-- EXTRACTED RECORDS --

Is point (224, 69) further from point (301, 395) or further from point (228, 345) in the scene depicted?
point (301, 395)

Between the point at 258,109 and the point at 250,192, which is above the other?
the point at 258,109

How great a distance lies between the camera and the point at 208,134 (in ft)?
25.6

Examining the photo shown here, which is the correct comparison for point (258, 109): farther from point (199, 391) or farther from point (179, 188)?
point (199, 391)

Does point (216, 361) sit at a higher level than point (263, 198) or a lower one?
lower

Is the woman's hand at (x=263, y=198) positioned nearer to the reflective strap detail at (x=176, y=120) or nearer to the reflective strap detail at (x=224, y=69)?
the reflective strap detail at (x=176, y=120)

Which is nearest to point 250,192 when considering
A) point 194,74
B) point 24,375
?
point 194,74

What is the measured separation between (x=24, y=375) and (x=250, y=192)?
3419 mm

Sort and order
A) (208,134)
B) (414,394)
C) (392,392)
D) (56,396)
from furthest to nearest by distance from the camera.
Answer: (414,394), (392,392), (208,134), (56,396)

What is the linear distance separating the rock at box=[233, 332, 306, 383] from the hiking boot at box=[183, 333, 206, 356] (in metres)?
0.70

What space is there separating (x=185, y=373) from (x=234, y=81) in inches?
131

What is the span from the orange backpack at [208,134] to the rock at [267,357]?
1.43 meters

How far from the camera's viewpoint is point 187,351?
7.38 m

...

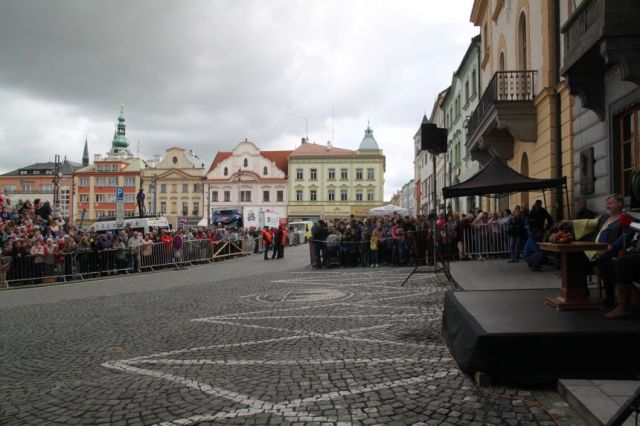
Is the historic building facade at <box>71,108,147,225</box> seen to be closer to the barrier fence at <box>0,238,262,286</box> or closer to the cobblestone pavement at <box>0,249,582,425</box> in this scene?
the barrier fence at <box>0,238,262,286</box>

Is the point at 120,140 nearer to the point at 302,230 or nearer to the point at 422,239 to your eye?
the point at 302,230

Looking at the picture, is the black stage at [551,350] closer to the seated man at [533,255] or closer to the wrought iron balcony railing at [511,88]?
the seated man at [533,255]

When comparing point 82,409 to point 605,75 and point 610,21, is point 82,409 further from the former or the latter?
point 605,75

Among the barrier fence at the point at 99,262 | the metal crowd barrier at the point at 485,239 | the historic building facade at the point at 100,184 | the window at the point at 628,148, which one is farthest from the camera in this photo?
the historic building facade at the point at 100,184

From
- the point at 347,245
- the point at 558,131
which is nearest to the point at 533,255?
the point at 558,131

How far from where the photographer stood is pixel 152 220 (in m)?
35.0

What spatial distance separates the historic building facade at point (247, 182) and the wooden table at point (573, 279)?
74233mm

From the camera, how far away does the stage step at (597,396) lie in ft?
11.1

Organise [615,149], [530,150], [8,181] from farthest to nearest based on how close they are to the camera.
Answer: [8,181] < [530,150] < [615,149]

--

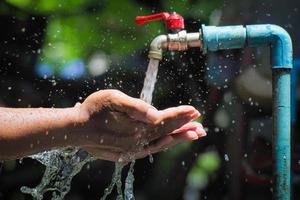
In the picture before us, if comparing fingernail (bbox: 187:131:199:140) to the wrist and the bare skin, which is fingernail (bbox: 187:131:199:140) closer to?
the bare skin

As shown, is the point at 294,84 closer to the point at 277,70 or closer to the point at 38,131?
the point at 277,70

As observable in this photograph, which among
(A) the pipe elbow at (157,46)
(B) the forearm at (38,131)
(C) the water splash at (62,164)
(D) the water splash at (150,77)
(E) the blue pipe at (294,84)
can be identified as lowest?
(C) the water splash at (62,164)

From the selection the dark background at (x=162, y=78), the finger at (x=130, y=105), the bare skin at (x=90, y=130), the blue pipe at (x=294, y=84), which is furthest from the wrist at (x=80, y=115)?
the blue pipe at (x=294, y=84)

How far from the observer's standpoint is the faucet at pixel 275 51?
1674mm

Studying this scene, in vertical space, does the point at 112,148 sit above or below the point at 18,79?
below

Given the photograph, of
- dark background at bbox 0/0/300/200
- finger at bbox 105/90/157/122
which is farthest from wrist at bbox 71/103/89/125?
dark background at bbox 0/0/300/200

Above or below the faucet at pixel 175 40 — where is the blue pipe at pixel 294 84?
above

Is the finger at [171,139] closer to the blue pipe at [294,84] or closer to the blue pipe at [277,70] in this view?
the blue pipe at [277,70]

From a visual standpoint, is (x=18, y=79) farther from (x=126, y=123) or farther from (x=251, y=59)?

-- TASK STATEMENT --
Copy out each line of the listing above that includes the word "faucet".

-- CORRECT RESPONSE --
How far from the observer's standpoint is the faucet at pixel 275 51?
Above or below the faucet at pixel 175 40 — where is the blue pipe at pixel 294 84?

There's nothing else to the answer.